I spend a great deal of time thinking about the friends and relations I’ll be sending them to, fondly recalling their last year’s Christmas message, wondering how this year has treated them,  and selecting snippets of my news to tell them.  But my inspiration always falls at inappropriate times when I don’t have a Christmas card to hand – driving in the car, pushing a trolley round the supermarket, submerged in the bath.

Meanwhile the blur that is Advent begins, with a rush of Christmas shopping, nativity plays, carol concerts, and parties at home, school and work.  In such a social whirlwind, it’s all I can do to keep the household running smoothly, with quick pit-stops between events.  And I like to get the house extra clean and tidy so that it’s a more pleasant place in which to spend the extended holiday. The house doesn’t dust itself, you know (contrary to my husband’s apparent belief).

Around 5th December, I make a start on the cards, transferring my stockpile from my Christmas cupboard (well, it gives me the illusion of being prepared) to my desk.  Then I amass my various address books, paper and electronic, and the writing process begins.

The people who are only due a simple greeting message get priority treatment.  Those meriting a letter are set aside to be picked off one at a time later, in reverse order of the likely length of the letter.  Thus the friends to whom I plan to send the longest letters receive theirs last of all.  They may appear to suffer from the greatest neglect, but my intentions for them are of the very best.

This year, they’ve had to wait a very long time indeed.  I know myself better these days than to stock up on Christmas second-class stamps.  I accept that the second class posting deadline will have come and gone long before my cards are ready to send.  First class it will have to be.  But what I really need this year is some sort of uber-first-class, a time-travelling stamp that can make a card posted after Christmas Day arrive a few days beforehand.  Only today have I finally finished and posted the final card, slinking furtively up to the pillarbox, slipping them  through the slot as guiltily as if despatching a signed confession.
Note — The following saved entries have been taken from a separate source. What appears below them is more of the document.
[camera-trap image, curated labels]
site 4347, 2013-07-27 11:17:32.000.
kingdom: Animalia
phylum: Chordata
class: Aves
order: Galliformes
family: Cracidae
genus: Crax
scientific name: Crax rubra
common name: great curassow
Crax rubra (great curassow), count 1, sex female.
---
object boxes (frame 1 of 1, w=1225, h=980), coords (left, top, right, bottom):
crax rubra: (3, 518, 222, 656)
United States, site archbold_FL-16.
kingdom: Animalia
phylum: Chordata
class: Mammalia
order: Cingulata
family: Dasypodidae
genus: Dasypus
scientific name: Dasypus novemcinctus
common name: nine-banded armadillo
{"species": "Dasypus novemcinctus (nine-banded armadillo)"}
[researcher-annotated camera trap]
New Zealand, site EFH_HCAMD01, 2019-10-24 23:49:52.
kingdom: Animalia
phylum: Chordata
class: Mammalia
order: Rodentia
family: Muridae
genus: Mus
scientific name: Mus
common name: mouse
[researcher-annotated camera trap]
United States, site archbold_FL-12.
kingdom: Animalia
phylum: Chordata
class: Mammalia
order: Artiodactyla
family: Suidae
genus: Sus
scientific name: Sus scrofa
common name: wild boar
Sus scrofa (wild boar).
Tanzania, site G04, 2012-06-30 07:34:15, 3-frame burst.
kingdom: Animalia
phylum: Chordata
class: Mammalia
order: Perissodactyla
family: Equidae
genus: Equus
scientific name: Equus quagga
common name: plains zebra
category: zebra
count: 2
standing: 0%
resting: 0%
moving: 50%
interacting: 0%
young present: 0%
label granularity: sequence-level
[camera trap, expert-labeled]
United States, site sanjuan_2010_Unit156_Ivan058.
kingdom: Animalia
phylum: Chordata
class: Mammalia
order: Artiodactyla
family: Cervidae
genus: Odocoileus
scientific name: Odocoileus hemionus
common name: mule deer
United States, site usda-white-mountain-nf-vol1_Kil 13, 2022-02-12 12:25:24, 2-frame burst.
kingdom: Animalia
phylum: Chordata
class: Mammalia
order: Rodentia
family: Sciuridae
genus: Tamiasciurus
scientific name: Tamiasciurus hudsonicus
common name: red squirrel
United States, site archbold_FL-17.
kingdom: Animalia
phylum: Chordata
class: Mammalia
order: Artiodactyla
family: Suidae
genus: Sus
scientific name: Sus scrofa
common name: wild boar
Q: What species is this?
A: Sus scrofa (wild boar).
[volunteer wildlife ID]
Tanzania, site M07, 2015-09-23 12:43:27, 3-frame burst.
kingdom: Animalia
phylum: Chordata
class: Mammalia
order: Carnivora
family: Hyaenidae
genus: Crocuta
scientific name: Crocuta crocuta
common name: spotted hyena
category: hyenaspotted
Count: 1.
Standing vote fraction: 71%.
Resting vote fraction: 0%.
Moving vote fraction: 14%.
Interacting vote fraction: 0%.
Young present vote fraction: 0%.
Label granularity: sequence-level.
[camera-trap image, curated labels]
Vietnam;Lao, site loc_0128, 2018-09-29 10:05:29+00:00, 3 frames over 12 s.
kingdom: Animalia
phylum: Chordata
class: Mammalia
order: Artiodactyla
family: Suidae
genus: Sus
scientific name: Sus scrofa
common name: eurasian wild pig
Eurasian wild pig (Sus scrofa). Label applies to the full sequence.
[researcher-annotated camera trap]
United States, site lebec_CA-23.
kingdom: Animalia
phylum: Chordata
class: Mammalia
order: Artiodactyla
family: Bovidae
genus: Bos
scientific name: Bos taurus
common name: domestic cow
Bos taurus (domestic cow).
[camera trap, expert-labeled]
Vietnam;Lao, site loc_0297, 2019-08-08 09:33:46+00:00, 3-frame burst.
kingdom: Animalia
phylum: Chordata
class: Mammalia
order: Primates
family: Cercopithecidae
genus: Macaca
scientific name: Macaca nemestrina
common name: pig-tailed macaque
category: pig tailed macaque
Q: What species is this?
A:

This year, I’m thankful that any friends who don’t read my blog may just blame the snow for the delay in receiving a card from me.  When my missive  finally arrives, they may be glad to have belated proof that I’m not dead.  But my honest nature compels me to confess my inadequacy.

By chance, one of the cards I chose this year  had a 12 Days of Christmas theme.  I’m hoping that recipients will pick up the subliminal message that the festive season doesn’t officially end till January 6th.  That would left me off the hook.

However, sufficient is my chagrin to make me resolve to do better next year. Some people I know start their Christmas shopping in the January sales.  Maybe I should resolve to start writing my 2011 Christmas cards the moment the new year dawns.

Happy New Year, everyone.  No, actually, make that Merry Christmas!